The Due Diligence Defence: Section 17
Section 17 of the Autonomous Sanctions Act provides a defence to a prosecution under s.15 or s.16 if the defendant
establishes that they:
- Took reasonable precautions to avoid the contravention; and
- Exercised due diligence to avoid the contravention.
This is a reverse-onus defence — the burden of establishing both elements falls on the defendant, on the
balance of probabilities. In practice, this means that a business charged under s.15 or s.16 must be able to produce
evidence of the specific precautions and diligence steps it took before the contravention occurred.
What Constitutes “Reasonable Precautions and Due Diligence”?
The Act does not prescribe a specific minimum standard. The Australian Sanctions Office has indicated that the
following types of documented measures are relevant to establishing the defence:
- A written sanctions compliance policy and procedure that is current, approved at board or senior management
level, and operationally implemented; - Customer and counterparty screening against the DFAT Consolidated List (and supplementary lists) at each
transaction occasion, not just at onboarding; - Beneficial ownership identification and screening, including for corporate counterparties;
- Staff training on sanctions obligations, red flags, and escalation procedures, conducted at least annually;
- Documented escalation procedures and a clear chain of authority for approving high-risk transactions or clearing
potential matches; - Prompt action on list updates — evidence that the institution had a process for monitoring and acting on
new designations without delay; and - Where enhanced due diligence was triggered, documented evidence of the steps taken and the conclusions reached.
The defence requires that precautions were actually taken in the specific case, not merely that a general
policy existed. A compliance policy that was never operationally implemented, or screening that was performed but
results not reviewed, is unlikely to satisfy the defence.
--
:: What needs to be done ::
Continue the passage on the due diligence defense under Australia's sanctions law, starting right after its final sentence.

:: Records supplied ::
--
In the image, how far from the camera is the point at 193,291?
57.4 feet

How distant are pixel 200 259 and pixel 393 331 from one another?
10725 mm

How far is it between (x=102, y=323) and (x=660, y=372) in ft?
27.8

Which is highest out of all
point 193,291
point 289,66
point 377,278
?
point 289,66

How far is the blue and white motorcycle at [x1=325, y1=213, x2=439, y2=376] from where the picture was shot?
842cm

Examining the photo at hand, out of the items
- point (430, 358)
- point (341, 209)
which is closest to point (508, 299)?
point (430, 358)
--
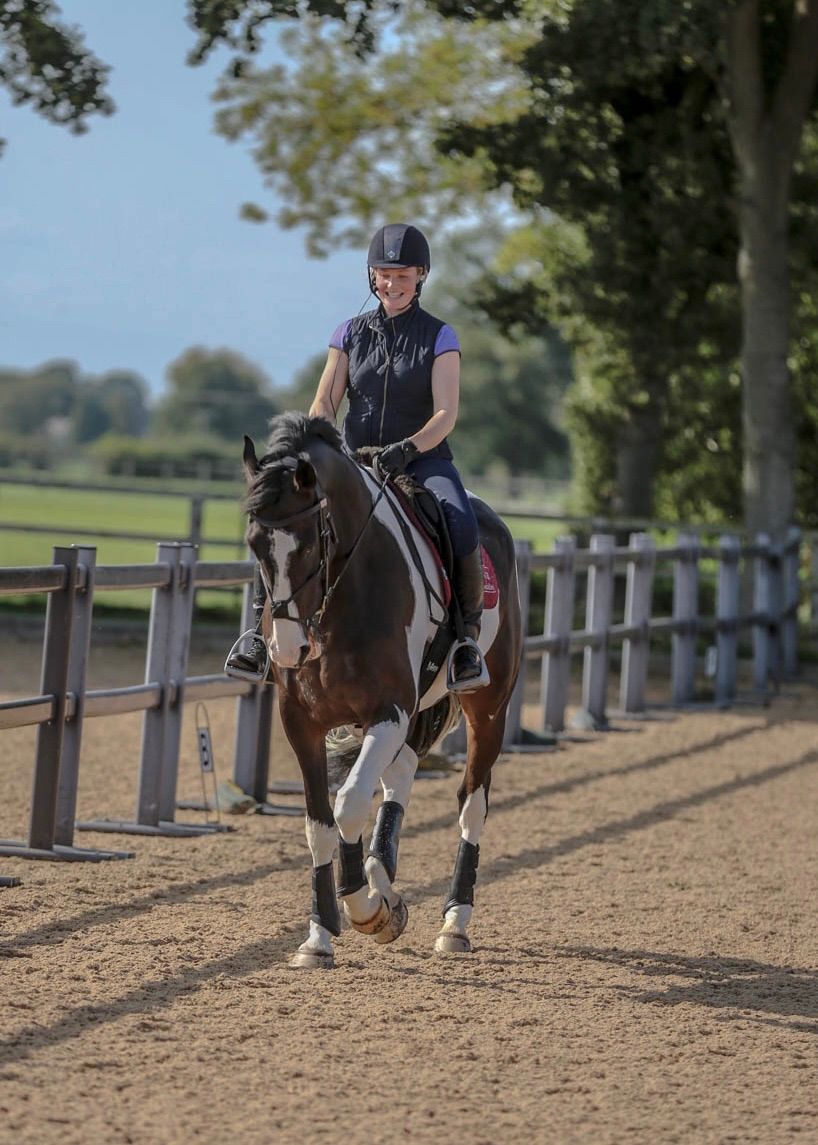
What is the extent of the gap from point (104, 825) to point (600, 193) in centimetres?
--
:: Task output ::
The Permit (Licence) Mechanism: Section 18
Section 18 empowers DFAT to issue permits authorising conduct that would otherwise contravene the Act. Permits are
regime-specific and typically issued for:
- Humanitarian transactions (e.g., delivering aid to sanctioned countries or regions);
- Diplomatic or consular activities;
- Legal proceedings (e.g., engaging legal counsel on behalf of a designated entity for purposes directly related
to challenging the designation); and - Other exceptional circumstances where the Minister is satisfied the permit is in the national interest.
Permits are not granted routinely. Any business seeking a permit should engage DFAT’s Australian Sanctions
Office well in advance and obtain independent legal advice on the application process and prospects.
Enforcement: Who Investigates and Prosecutes?
Sanctions breaches are investigated jointly by the Australian Federal Police (AFP) and the
Australian Sanctions Office (DFAT). AUSTRAC may also refer sanctions-related intelligence arising
from SMR or regulatory data. The Commonwealth Director of Public Prosecutions (CDPP) handles criminal prosecutions.
Civil penalty proceedings may be taken in the Federal Court by the Commonwealth.
Australia has historically taken a relatively restrained enforcement posture compared to OFAC in the United States
or OFSI in the United Kingdom. However, the scale of Russia-related designations since 2022 and increasing FATF and
FATF-style body scrutiny of autonomous sanctions effectiveness have led to expectations of more active enforcement
in the medium term. Institutions should not assume that low historical enforcement rates translate into low
enforcement risk going forward.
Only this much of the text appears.